### EXERCISE BRIEF
Copy the records below word for word, beginning with the line containing "Looking at the scene, would" and continuing through the line containing "33781 millimetres".

### EXERCISE MATERIALS
.....
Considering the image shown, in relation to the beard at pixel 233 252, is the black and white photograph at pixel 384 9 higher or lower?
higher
.....
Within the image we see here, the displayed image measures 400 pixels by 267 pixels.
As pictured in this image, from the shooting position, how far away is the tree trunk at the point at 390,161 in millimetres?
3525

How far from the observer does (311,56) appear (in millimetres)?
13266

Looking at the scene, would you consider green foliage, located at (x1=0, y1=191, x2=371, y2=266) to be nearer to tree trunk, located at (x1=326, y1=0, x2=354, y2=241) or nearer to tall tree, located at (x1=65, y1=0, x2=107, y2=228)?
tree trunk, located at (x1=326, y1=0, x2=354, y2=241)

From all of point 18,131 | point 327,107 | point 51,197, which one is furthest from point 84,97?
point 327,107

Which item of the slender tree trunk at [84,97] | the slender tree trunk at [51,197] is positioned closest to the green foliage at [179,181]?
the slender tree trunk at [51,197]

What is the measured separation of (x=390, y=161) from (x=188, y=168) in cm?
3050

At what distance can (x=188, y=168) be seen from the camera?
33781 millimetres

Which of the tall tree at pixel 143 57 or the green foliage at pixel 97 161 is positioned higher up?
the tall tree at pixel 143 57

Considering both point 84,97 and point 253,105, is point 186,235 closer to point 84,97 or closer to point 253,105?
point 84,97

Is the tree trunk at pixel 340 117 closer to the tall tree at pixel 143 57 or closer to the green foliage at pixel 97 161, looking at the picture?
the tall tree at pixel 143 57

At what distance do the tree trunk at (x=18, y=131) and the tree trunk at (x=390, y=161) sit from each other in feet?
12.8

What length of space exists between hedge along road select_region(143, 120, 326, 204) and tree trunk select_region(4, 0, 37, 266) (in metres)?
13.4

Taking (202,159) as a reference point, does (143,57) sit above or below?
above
.....
### THE RESPONSE
Looking at the scene, would you consider green foliage, located at (x1=0, y1=191, x2=371, y2=266) to be nearer to tree trunk, located at (x1=326, y1=0, x2=354, y2=241) or nearer to tall tree, located at (x1=65, y1=0, x2=107, y2=228)?
tree trunk, located at (x1=326, y1=0, x2=354, y2=241)

From all of point 18,131 | point 327,107 | point 51,197, which one is furthest from point 84,97?
point 327,107

Which item of the slender tree trunk at [84,97] | the slender tree trunk at [51,197] is positioned closest to the green foliage at [179,181]?
the slender tree trunk at [51,197]

What is the measured separation of (x=390, y=161) from (x=188, y=168) in cm?
3050

At what distance can (x=188, y=168) be seen from the camera?
33781 millimetres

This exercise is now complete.